Engineering characterisation of single-use bioreactor technology for mammalian cell culture applications

BMC Proceedings20137(Suppl 6):P91

https://doi.org/10.1186/1753-6561-7-S6-P91

Published: 4 December 2013

Background

The commercial success of mammalian cell-derived recombinant proteins has fostered an increase in demand for novel single-use bioreactor (SUB) systems, that facilitate greater productivity, increased flexibility and reduced costs. Whilst maintaining auspicious mixing parameters, these systems exhibit fluid flow regimes unlike those encountered in traditional glass/stainless steel bioreactors. With such disparate mixing environments between SUBs currently on the market, the traditional scale-up procedures applied to stirred tank reactors (STRs) are not adequate. The aim of this work is to conduct a fundamental investigation into the hydrodynamics of single-use bioreactors at laboratory scale to understand its impact upon the growth, metabolic activity and protein productivity of an antibody-producing mammalian cell culture.

Materials and methods

This work presents a study characterising the macro-mixing, fluid flow pattern, turbulent kinetic energy (TKE), energy dissipation rates (EDRs), and shear stresses within these bioreactor systems carried out using 2-dimensional Particle Image Velocimetry (PIV). PIV enables acquisition of whole-field flow characteristics through instantaneous velocity measurements. The SUBs employed in the PIV measurements include the 3L CellReady (Merck Millipore), PBS Biotech's PBS 3 bioreactor and the Sartorius 2L BIOSTAT Cultibag RM.

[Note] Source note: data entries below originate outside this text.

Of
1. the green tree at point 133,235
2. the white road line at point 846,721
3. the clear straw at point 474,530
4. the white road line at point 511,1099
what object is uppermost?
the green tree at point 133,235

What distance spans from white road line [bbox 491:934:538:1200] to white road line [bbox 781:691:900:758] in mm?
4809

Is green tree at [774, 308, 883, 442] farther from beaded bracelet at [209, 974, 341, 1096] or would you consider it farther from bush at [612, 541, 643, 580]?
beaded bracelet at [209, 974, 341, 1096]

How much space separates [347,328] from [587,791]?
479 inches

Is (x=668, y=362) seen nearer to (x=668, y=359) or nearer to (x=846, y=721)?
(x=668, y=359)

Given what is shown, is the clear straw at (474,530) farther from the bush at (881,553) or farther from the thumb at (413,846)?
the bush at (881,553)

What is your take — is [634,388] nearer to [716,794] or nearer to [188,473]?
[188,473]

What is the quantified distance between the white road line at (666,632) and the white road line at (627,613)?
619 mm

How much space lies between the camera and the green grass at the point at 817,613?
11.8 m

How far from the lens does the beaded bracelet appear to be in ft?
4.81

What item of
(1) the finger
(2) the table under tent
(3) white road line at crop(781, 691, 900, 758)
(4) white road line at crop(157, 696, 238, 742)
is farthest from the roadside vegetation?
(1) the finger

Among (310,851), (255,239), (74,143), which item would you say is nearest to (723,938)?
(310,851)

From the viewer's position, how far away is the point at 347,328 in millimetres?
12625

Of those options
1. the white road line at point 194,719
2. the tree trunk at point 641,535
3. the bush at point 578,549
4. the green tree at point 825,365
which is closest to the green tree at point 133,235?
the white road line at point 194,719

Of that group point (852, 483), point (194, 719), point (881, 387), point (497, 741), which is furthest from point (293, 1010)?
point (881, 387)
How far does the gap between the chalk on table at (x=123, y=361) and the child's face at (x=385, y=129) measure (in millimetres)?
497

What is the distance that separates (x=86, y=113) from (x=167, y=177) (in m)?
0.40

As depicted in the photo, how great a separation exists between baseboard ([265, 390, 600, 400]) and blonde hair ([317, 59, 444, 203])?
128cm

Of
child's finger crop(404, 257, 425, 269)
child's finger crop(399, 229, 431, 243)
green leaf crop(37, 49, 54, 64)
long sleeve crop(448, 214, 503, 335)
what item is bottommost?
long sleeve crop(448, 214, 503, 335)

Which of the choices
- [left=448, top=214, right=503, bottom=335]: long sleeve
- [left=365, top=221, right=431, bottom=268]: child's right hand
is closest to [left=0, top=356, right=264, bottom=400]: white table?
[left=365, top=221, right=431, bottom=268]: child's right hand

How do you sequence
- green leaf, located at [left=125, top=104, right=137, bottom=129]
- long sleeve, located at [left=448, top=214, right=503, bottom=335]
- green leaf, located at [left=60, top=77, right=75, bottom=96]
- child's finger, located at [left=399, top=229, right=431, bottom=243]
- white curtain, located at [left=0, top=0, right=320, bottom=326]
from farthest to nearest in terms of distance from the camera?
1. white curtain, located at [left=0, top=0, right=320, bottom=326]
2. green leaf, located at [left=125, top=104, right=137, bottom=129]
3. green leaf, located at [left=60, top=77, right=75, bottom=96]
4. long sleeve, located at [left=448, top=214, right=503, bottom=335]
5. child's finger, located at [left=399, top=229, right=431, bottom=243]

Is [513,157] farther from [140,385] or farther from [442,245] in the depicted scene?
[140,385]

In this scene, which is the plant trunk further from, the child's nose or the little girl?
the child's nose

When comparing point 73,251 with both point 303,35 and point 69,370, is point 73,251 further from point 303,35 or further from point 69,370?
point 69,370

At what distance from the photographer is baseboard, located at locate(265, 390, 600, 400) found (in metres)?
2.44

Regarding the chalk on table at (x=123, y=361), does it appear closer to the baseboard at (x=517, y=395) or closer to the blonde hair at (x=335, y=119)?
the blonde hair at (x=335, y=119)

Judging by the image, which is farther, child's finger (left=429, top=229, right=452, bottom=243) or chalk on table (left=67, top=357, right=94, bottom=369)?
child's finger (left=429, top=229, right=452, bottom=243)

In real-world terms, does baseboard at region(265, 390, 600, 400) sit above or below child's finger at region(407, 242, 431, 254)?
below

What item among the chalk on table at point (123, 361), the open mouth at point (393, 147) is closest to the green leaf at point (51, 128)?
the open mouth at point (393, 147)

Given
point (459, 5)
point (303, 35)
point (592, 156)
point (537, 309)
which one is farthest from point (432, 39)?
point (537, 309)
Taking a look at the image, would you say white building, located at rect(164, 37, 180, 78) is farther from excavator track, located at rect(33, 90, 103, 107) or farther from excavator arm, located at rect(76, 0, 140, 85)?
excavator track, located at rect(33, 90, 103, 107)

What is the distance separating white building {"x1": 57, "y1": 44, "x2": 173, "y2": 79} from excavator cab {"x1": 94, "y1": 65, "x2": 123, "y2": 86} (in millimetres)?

The CellReady is a stirred tank bioreactor (3 litre volume), housing a 3-bladed upward-pumping marine scoping impeller. The PIV study was conducted using the actual vessel which has an internal diameter (DT) of 137mm and height (HT) of 249mm. The marine scoping impeller (DI) is 76.2mm in diameter and is located near the bottom with a clearance of 30mm from the base. Measurements were obtained at varying impeller rates from 80 to 350rpm (corresponding to Re = 8699 to 38057). The PBS 3 is a pneumatically driven bioreactor (3 litre volume) whose mixing is induced through the buoyancy of bubbles. PIV measurements were again obtained utilising the actual PBS 3 vessel in the central vertical plane of the bioreactor at wheel speeds of 20, 27, 33 and 38rpm. The Sartorius Cultibag RM is a rocked bag bioreactor with a 2 litre total volume. A custom-made Sartorius Cultibag mimic and rocking platform was manufactured to enable the required optical access for PIV investigations. Measurements were taken at a rocking speed of 25rpm, in the vertical plane 8.5cm from the outer edge of the bioreactor. Fluid working volume (wv) was varied at 30, 40, 50 and 60% wv.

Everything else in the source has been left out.